• [Reading text]
+--

Reading old newspaper accounts, I was startled to discover my father’s name on a St. Louis Post-Dispatch death list. He was indeed comatose for many weeks and not expected to survive, but he completely recovered and lived to old age. I was a two-year-old when the colossus struck, and as it lifted our house, I went sailing through the air like Dorothy on her way to Oz. Miraculously, I suffered only a minor wound from a piece of glass between my eyes. Like my father, I survived the great tri-state tornado, and I grew up in that town where forever after events were labeled “before” or “after” the storm.

—Wallace Akin is professor emeritus of geography at Drake University.


 
Brain Drain

During the coverage of the thirtieth anniversary of the moon walk, the media also ran stories on the pioneering Soviet cosmonauts Alexei Leonov and Yuri Gagarin. That reminded me of Herr Doktor Hans Kuepfenbender.

The original Zeiss Optical Works had been in Jena, Germany, which in 1945 became part of the Soviet zone of occupation. Renamed Zeiss Industries, the enterprise was re-established in Oberkochen in the American zone, in an area covered by my 516th Military Intelligence Detachment. Dr. Kuepfenbender was the Betriebsleiter, the head of the operation.

The Vogt industrial complex in the vicinity had closed, and the U.S. Military Government had requisitioned the firm’s Arbeitersiedlung, a worker’s housing area of more than one hundred single-family homes, to quarter German rocket scientists and technicians and their families awaiting “political” clearance—screening for past membership in the Nazi party—before being sent to the United States to work with Wernher von Braun. (We found that losing the war had engendered a nation-full of Germans who had been immer dagegen, always against Nazism. German cabaret comics had a field day with parodies on the subject: Ich war immer dagegen.)

+--

• [Source material]

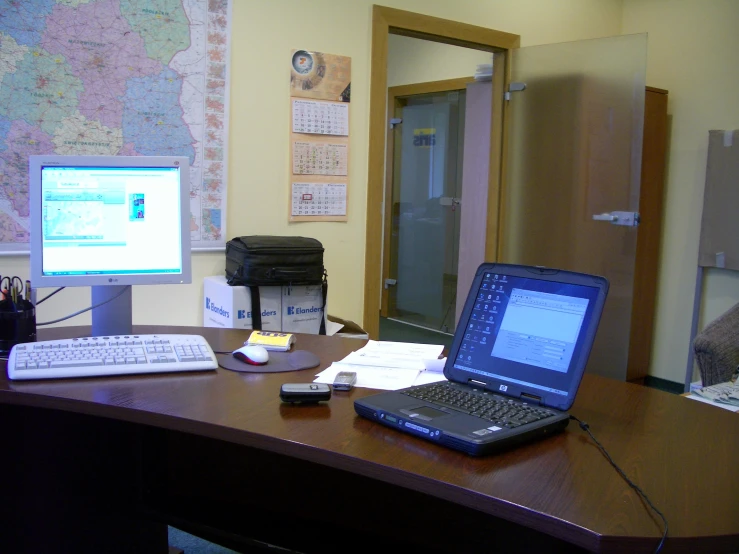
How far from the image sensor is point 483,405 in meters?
1.25

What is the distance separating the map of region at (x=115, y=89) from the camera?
8.68 feet

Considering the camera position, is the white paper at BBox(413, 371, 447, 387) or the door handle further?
the door handle

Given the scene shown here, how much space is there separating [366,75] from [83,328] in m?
2.15

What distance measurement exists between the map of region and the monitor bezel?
1.14 m

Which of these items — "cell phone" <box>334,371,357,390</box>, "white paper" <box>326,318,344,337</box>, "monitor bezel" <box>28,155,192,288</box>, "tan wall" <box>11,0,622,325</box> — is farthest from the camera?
"white paper" <box>326,318,344,337</box>

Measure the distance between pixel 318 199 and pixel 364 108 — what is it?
55cm

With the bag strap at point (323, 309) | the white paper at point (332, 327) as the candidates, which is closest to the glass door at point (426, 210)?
the white paper at point (332, 327)

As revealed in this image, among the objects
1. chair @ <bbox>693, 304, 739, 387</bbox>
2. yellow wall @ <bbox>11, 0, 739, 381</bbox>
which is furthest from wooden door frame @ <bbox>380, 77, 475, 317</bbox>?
chair @ <bbox>693, 304, 739, 387</bbox>

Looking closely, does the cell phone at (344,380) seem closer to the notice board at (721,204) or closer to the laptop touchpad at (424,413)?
the laptop touchpad at (424,413)

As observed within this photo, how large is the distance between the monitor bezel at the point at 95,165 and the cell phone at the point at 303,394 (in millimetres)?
593

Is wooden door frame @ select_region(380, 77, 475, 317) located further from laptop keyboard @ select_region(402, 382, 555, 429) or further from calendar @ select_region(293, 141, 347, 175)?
laptop keyboard @ select_region(402, 382, 555, 429)

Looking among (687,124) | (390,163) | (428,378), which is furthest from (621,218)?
(428,378)

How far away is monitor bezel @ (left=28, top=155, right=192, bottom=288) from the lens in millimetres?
1671

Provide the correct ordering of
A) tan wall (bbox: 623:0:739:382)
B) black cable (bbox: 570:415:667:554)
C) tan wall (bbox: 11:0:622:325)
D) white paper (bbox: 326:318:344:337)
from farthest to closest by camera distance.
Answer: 1. tan wall (bbox: 623:0:739:382)
2. white paper (bbox: 326:318:344:337)
3. tan wall (bbox: 11:0:622:325)
4. black cable (bbox: 570:415:667:554)
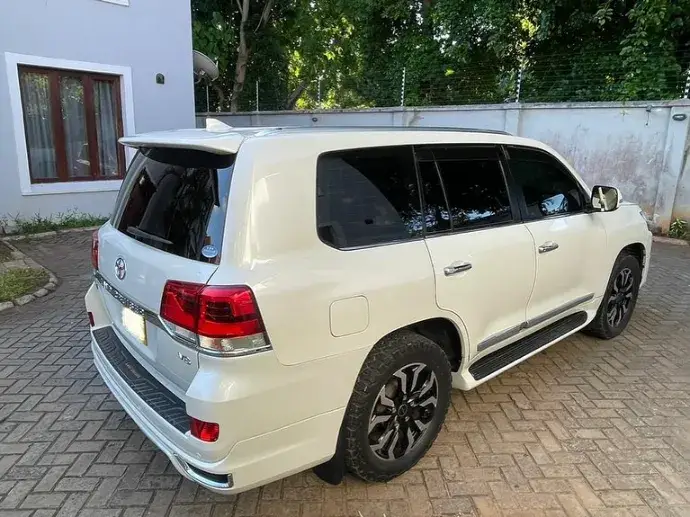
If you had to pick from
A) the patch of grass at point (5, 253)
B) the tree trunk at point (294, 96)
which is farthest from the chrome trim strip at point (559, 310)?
the tree trunk at point (294, 96)

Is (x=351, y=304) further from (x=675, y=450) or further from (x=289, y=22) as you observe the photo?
(x=289, y=22)

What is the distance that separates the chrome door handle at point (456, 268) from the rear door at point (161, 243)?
1.26 m

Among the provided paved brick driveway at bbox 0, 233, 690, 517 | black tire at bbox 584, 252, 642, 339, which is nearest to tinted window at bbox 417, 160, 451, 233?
paved brick driveway at bbox 0, 233, 690, 517

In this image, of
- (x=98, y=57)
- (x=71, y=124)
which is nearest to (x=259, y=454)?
(x=71, y=124)

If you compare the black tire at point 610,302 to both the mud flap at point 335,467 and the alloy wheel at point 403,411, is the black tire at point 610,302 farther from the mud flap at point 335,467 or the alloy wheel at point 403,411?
the mud flap at point 335,467

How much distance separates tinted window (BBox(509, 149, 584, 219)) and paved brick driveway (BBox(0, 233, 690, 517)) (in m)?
1.31

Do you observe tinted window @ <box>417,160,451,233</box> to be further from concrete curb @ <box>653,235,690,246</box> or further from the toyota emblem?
concrete curb @ <box>653,235,690,246</box>

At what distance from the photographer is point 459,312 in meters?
2.85

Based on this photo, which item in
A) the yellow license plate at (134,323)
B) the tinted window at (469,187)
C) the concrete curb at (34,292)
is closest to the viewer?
→ the yellow license plate at (134,323)

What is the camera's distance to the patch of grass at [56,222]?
27.5ft

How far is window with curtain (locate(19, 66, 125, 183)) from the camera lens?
8438 millimetres

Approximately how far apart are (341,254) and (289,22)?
60.2ft

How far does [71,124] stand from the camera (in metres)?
8.88

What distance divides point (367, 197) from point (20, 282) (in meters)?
4.87
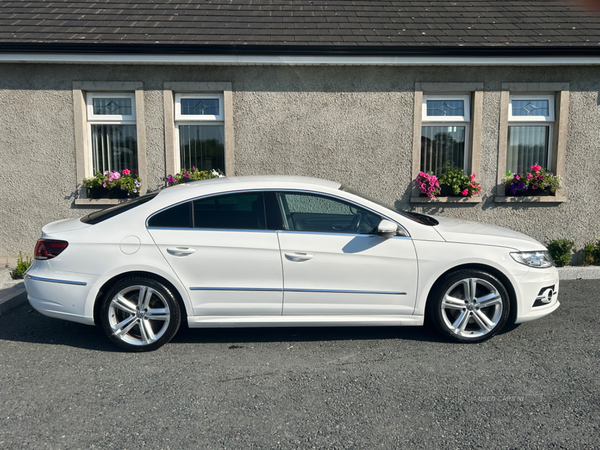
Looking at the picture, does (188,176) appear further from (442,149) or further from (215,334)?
(442,149)

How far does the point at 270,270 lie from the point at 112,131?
518 cm

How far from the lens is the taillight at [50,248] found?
4.32 metres

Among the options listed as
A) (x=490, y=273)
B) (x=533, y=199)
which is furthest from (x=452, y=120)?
(x=490, y=273)

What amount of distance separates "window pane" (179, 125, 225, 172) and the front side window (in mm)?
808

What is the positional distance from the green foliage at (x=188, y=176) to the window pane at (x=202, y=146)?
270 millimetres

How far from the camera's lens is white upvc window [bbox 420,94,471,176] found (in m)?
8.14

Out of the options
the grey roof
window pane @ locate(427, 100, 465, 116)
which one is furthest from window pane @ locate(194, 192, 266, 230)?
window pane @ locate(427, 100, 465, 116)

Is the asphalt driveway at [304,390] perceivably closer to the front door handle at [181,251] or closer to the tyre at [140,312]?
the tyre at [140,312]

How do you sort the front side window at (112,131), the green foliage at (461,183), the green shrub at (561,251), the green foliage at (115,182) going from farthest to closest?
the front side window at (112,131) < the green foliage at (461,183) < the green foliage at (115,182) < the green shrub at (561,251)

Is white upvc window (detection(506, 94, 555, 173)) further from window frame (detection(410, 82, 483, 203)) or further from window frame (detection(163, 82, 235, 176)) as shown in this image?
window frame (detection(163, 82, 235, 176))

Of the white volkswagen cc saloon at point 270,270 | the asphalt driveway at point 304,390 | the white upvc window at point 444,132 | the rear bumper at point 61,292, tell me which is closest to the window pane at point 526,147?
the white upvc window at point 444,132

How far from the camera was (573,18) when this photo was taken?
27.9 ft

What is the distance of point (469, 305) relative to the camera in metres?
4.42

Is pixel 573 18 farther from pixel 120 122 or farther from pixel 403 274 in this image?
pixel 120 122
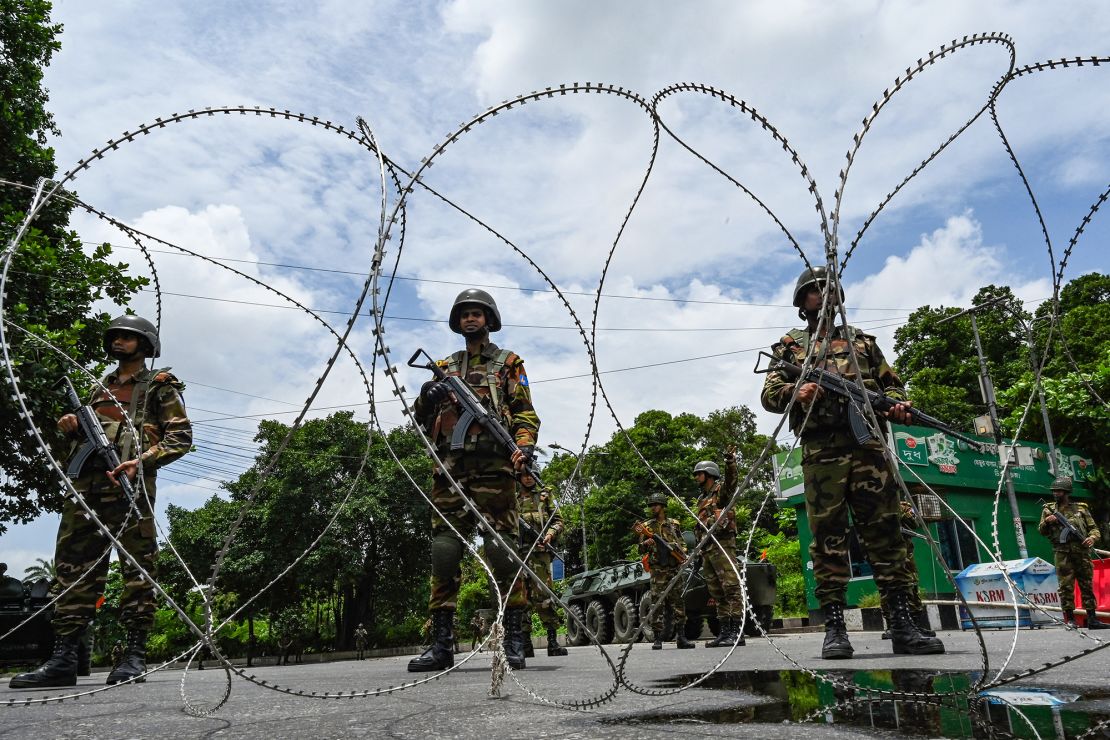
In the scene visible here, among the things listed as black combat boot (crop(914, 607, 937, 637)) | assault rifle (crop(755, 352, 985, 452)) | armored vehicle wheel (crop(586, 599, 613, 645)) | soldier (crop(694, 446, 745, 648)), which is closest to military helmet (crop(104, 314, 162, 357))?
assault rifle (crop(755, 352, 985, 452))

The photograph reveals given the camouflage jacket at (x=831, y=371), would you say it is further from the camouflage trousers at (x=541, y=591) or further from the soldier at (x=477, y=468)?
the camouflage trousers at (x=541, y=591)

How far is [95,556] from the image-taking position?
5.23 meters

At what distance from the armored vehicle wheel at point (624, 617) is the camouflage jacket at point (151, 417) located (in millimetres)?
10214

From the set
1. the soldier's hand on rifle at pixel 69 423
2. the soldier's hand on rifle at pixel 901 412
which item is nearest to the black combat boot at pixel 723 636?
the soldier's hand on rifle at pixel 901 412

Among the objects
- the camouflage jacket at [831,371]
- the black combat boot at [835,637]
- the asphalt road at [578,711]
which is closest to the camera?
the asphalt road at [578,711]

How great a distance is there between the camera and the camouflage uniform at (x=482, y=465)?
16.0 feet

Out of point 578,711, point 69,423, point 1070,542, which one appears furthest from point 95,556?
point 1070,542

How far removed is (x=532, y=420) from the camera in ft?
16.6

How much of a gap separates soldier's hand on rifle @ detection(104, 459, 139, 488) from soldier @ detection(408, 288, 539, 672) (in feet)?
5.79

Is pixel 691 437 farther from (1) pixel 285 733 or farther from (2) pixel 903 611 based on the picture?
(1) pixel 285 733

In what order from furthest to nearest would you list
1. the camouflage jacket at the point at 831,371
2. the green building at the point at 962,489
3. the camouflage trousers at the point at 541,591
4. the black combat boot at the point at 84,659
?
1. the green building at the point at 962,489
2. the camouflage trousers at the point at 541,591
3. the black combat boot at the point at 84,659
4. the camouflage jacket at the point at 831,371

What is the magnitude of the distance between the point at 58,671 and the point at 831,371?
4927 millimetres

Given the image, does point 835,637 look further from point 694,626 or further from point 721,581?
point 694,626

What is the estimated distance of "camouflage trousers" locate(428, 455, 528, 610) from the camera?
486cm
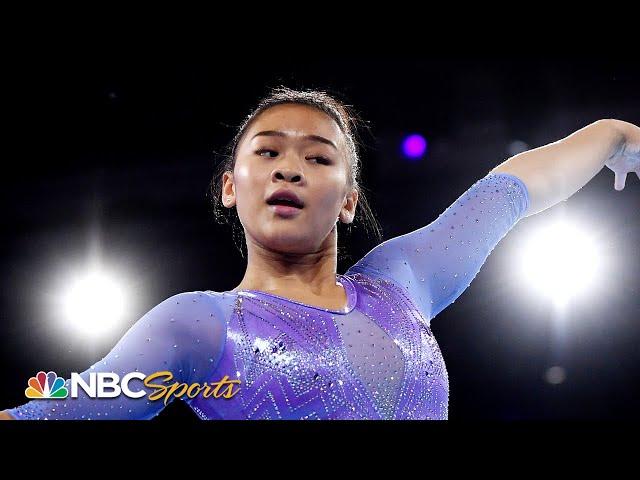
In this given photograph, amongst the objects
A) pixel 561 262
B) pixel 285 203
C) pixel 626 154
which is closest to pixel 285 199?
pixel 285 203

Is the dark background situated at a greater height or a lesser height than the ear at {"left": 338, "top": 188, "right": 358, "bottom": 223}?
greater

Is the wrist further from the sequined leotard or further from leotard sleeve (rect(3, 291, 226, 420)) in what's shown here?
leotard sleeve (rect(3, 291, 226, 420))

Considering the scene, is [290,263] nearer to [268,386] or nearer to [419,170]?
[268,386]

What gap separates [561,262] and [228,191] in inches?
59.4

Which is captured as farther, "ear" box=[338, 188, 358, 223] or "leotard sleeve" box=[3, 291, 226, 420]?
"ear" box=[338, 188, 358, 223]

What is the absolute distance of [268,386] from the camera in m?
1.40

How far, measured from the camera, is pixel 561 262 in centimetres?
277

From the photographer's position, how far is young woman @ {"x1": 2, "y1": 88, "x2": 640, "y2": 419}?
55.0 inches

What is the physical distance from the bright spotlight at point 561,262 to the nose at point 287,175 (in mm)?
1434

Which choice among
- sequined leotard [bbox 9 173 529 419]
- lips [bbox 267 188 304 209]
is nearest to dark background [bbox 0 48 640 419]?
lips [bbox 267 188 304 209]

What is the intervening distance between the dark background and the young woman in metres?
0.37

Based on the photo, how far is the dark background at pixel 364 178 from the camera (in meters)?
2.31

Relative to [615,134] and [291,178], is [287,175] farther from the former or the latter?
[615,134]

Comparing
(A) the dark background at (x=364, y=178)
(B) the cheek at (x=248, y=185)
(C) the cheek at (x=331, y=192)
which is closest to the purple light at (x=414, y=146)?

+--

• [List of tasks]
1. According to the reading text, where was Zeiss Industries re-established?
2. Using the reading text, explain why the U.S. Military Government requisitioned the Arbeitersiedlung.
3. Write a continuation of the "Brain Drain" account of Oberkochen in the reading text, starting from where it stops.
The items are separate material, unrelated to the reading text.

• [Answers for the exercise]
1. In Oberkochen, in the American zone of occupation.

2. It was used to house German rocket scientists and technicians and their families while they awaited "political" clearance. That screening checked for past Nazi party membership before they were sent to the United States to work with Wernher von Braun.

3.
My periodic meetings with Dr. Kuepfenbender revealed that the German “guests” at the housing complex had been disappearing regularly, with their families, apparently to Moscow. Since they were officially neither prisoners nor detainees, they were free to go. It would have been reasonable to assume that the unit (not mine) responsible for the scientists would have known of the defections. It did not.

But why would the Germans leave American jurisdiction for the totalitarian, oppressive Soviet Union?

Shortly after the end of the war, many German space and rocket scientists went, or were dragged, to the Soviet Union, where they worked on rocketry, were well paid, and were treated like members of the nomenklatura—with dachas, abundant food, wine, women, and song.

These scientists wrote to their colleagues who were under American “supervision,” describing their luxurious existence. At that time food allowances in the Allied areas had been as low as nine hundred and fifty calories per person per day, and many items were not even obtainable; indeed, practically the only thing unrationed for a German just then was a deep breath. So when scientists with expertise in specific fields were invited to join their colleagues in Russia, they regularly disappeared in the postwar parody of the Drang nach Osten.

From the spring of 1947, when I discovered what was going on, until August 1948, when I left Germany, I reported the situation weekly to my superiors, giving names and specialties, often in less than deferential military terminology, expletives not always deleted. (Reprimands were usually telephonic and merely cautionary.)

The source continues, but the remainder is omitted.